Egypt’s Botched Revolution

Egypt’s revolution against Hosni Mubarak captivated the world. It helped inspire an armed rebellion against Moammar Qaddafi’s hellish dungeon in Libya and peaceful protests against Bashar al-Assad’s Baath Party regime in Syria despite his government’s ruthless repression. The only problem with the Egyptian revolution is that it was not a revolution. It was a coup d’etat against the president by the army.

by Michael J. Totten

The coup d’etat had the support of the people, of course. It might not have happened had mass demonstrations not broken out, and it certainly wouldn’t have otherwise happened on the day that it did. Still, no one from Mubarak’s political opposition is in charge. The Supreme Council of the Armed Forces rules the country as a military junta.

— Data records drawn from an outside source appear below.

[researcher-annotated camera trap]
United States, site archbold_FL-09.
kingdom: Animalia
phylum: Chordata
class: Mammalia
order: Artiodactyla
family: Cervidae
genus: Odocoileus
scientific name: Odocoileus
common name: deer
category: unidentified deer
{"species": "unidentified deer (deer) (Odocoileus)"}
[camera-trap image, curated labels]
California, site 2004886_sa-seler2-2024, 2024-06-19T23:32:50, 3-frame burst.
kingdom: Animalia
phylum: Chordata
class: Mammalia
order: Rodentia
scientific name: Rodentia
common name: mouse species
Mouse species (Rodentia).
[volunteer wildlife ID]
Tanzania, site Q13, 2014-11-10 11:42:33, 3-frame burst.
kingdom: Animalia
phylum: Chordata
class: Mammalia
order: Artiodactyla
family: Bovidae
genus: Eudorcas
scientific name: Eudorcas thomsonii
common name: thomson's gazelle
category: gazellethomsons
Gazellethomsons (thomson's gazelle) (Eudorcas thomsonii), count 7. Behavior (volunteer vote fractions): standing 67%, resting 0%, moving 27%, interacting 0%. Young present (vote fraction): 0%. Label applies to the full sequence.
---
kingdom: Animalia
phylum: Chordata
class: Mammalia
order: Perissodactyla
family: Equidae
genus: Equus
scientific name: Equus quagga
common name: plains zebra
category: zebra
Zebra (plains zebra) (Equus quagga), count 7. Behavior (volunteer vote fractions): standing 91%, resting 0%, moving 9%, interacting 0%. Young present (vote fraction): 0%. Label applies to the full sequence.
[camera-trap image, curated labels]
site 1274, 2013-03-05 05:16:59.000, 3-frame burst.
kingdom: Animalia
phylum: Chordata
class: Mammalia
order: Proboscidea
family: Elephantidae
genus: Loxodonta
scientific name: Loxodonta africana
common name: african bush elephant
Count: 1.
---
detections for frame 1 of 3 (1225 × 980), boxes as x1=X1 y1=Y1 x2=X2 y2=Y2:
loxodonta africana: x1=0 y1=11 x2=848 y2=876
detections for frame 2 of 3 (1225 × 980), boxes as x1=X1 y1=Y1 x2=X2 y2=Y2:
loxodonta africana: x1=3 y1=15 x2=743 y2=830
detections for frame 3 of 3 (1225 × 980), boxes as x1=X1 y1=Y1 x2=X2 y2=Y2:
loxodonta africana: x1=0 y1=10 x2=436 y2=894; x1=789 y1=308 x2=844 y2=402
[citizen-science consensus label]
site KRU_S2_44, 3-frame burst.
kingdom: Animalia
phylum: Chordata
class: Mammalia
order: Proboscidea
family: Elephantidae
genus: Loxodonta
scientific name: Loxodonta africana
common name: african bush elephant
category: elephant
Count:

Hala Mustafa is distraught by all this. She’s one of Egypt’s most prominent liberal intellectuals and the founder and editor-in-chief of Democracy magazine. The authorities have been hounding her for years by smearing her name in the press, wiretapping her phones, and sending her anonymous death threats. Her name appeared in newspapers all over the world not long ago when the government launched an official investigation into her private life after she met the Israeli ambassador in her office at the Al Ahram Center for Political and Strategic Studies.

My colleague Armin Rosen and I met with her in that same office this summer.

“I hope this doesn’t come across as a paranoid question,” Armin said to her, “but do you think your office is bugged?”

“Of course!” she said. “Yes. It’s very bugged.”